In [2]:
import os
import numpy as np
import nibabel as nib
import json

# 划分数据

In [3]:
# 获取数据集
ROOT_PATH = "D:/zlx/Medical_Image_Segmentation/data/patches/"
IMAGE_PATH = os.path.join(ROOT_PATH, "image")
LABEL_PATH = os.path.join(ROOT_PATH, "label")

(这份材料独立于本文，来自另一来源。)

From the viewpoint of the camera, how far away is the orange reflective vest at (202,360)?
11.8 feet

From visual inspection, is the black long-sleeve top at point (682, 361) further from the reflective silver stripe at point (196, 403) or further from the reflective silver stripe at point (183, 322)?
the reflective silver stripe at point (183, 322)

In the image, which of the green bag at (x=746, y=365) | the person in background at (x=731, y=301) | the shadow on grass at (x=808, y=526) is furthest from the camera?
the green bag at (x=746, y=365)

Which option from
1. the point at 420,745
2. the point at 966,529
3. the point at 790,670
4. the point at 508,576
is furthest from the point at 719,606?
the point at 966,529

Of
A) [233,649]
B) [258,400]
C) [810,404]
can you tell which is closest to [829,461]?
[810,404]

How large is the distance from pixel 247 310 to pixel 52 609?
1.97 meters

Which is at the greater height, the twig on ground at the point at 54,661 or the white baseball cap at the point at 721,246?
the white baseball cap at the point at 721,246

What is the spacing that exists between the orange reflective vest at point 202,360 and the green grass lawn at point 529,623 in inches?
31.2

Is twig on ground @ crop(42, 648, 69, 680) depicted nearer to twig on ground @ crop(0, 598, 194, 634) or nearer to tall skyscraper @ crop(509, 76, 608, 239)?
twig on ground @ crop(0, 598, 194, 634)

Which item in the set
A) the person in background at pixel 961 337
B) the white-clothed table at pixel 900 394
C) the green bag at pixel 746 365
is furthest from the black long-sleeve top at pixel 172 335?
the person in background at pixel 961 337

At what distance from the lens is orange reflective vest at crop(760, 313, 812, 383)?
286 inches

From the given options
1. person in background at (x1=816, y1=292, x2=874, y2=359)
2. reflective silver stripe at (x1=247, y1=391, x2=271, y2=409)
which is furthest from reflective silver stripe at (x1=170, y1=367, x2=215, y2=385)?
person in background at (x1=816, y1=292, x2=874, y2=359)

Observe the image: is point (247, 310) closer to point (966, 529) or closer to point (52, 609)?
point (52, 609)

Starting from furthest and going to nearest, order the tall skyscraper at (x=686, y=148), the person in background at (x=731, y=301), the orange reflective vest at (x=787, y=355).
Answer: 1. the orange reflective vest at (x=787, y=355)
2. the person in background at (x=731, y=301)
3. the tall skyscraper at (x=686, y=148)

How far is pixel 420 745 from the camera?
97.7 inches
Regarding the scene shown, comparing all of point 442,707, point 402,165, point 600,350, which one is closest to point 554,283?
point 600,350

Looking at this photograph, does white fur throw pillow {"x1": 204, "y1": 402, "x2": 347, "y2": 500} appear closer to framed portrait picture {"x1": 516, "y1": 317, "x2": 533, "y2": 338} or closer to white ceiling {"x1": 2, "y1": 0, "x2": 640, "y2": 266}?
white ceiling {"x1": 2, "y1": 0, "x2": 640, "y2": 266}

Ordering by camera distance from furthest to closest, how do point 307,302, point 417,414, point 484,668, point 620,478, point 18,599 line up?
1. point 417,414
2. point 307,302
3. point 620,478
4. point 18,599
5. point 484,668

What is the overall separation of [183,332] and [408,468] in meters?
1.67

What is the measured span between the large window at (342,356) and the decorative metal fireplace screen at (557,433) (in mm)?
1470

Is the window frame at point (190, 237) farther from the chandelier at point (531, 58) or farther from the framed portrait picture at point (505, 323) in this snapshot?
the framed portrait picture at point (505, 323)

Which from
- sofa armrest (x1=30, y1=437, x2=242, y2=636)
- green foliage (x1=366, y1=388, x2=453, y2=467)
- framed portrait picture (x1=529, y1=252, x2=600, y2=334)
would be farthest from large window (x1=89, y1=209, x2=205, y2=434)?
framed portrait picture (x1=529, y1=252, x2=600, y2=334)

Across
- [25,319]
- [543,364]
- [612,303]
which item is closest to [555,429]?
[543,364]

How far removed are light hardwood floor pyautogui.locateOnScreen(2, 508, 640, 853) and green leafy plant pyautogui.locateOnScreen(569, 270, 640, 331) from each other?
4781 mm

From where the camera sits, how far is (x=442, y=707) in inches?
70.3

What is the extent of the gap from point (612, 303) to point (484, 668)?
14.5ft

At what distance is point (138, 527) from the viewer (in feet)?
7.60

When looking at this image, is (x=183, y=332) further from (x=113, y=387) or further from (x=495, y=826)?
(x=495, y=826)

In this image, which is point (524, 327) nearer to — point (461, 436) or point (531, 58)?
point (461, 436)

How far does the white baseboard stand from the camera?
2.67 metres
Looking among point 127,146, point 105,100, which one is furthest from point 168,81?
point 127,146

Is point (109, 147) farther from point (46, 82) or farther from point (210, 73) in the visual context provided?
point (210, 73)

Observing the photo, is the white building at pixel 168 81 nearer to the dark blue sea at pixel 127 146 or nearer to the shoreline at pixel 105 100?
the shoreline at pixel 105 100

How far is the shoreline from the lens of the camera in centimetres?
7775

image_files = [os.path.join(IMAGE_PATH, f) for f in os.listdir(IMAGE_PATH) if f.endswith(".nii.gz")]
label_files = [os.path.join(LABEL_PATH, f) for f in os.listdir(LABEL_PATH) if f.endswith(".nii.gz")]

# 确保图像和标签数量匹配
if len(image_files) != len(label_files):
    raise ValueError("图像和标签文件数量不匹配，请检查数据。")

# 设置交叉验证的折数
num_folds = 1
num_total = len(image_files)
indices = np.arange(num_total)
np.random.seed(42)
np.random.shuffle(indices)

# 创建多折数据集划分
fold_size = num_total // num_folds
folds = []
for i in range(num_folds):
    val_indices = indices[i * fold_size: (i + 1) * fold_size] if i != num_folds - 1 else indices[i * fold_size:]
    train_indices = np.setdiff1d(indices, val_indices)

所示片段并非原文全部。